> Objective: Render every line of the entries below as a JSON list of strings, one string per line, and omit the blank lines.

--- start Given records ---

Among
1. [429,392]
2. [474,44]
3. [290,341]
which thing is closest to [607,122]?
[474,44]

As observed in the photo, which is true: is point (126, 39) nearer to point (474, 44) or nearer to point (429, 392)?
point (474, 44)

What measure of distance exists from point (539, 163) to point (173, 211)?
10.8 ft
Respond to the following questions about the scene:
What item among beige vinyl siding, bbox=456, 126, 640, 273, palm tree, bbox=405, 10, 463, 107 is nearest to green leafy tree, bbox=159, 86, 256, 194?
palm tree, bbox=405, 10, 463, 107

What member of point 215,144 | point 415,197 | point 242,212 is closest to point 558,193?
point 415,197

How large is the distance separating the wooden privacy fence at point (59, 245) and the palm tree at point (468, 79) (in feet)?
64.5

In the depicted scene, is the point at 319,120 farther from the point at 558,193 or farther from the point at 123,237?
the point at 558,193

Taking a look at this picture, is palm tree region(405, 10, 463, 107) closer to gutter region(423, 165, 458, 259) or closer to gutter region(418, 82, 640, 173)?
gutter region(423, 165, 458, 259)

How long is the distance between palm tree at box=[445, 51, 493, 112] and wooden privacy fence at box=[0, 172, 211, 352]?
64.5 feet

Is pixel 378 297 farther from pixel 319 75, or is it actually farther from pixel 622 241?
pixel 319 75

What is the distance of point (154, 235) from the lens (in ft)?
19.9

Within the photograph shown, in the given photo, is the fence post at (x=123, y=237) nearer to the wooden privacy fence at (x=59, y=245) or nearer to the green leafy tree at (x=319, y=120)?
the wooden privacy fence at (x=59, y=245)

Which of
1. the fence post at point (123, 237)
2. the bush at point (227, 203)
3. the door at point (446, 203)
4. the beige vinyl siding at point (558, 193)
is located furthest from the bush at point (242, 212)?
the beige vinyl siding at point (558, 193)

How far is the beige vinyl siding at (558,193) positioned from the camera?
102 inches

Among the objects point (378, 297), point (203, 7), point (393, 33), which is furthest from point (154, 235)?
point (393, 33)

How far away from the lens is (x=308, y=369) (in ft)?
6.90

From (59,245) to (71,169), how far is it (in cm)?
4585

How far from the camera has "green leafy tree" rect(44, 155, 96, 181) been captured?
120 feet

--- end Given records ---

> Answer to this problem:
[
  "Among",
  "1. [429,392]",
  "2. [474,44]",
  "3. [290,341]",
  "which thing is closest to [607,122]?",
  "[474,44]",
  "As observed in the photo, which is true: is point (126, 39) nearer to point (474, 44) or nearer to point (429, 392)?",
  "point (474, 44)",
  "What measure of distance exists from point (539, 163) to point (173, 211)?",
  "10.8 ft",
  "Respond to the following questions about the scene:",
  "What item among beige vinyl siding, bbox=456, 126, 640, 273, palm tree, bbox=405, 10, 463, 107 is nearest to green leafy tree, bbox=159, 86, 256, 194?",
  "palm tree, bbox=405, 10, 463, 107",
  "What member of point 215,144 | point 415,197 | point 242,212 is closest to point 558,193?",
  "point 415,197",
  "How large is the distance separating the wooden privacy fence at point (59, 245) and the palm tree at point (468, 79) (in feet)?",
  "64.5",
  "In the depicted scene, is the point at 319,120 farther from the point at 558,193 or farther from the point at 123,237?",
  "the point at 558,193",
  "Taking a look at this picture, is palm tree region(405, 10, 463, 107) closer to gutter region(423, 165, 458, 259) or closer to gutter region(418, 82, 640, 173)?",
  "gutter region(423, 165, 458, 259)",
  "How long is the distance between palm tree at box=[445, 51, 493, 112] and wooden privacy fence at box=[0, 172, 211, 352]?",
  "64.5 feet",
  "Is pixel 378 297 farther from pixel 319 75, or is it actually farther from pixel 622 241?",
  "pixel 319 75",
  "What is the distance of point (154, 235) from the lens (in ft)?",
  "19.9",
  "Within the photograph shown, in the given photo, is the fence post at (x=123, y=237) nearer to the wooden privacy fence at (x=59, y=245) or nearer to the green leafy tree at (x=319, y=120)?",
  "the wooden privacy fence at (x=59, y=245)",
  "Which of",
  "1. the fence post at point (123, 237)",
  "2. the bush at point (227, 203)",
  "3. the door at point (446, 203)",
  "4. the beige vinyl siding at point (558, 193)",
  "is located furthest from the bush at point (242, 212)?",
  "the beige vinyl siding at point (558, 193)",
  "How far is the beige vinyl siding at (558,193) positioned from the camera?",
  "102 inches",
  "Among the objects point (378, 297), point (203, 7), point (393, 33), which is furthest from point (154, 235)?",
  "point (393, 33)",
  "How far away from the lens is (x=308, y=369) (in ft)?",
  "6.90",
  "From (59,245) to (71,169), how far is it (in cm)?",
  "4585",
  "How far from the camera has \"green leafy tree\" rect(44, 155, 96, 181) been captured?",
  "120 feet"
]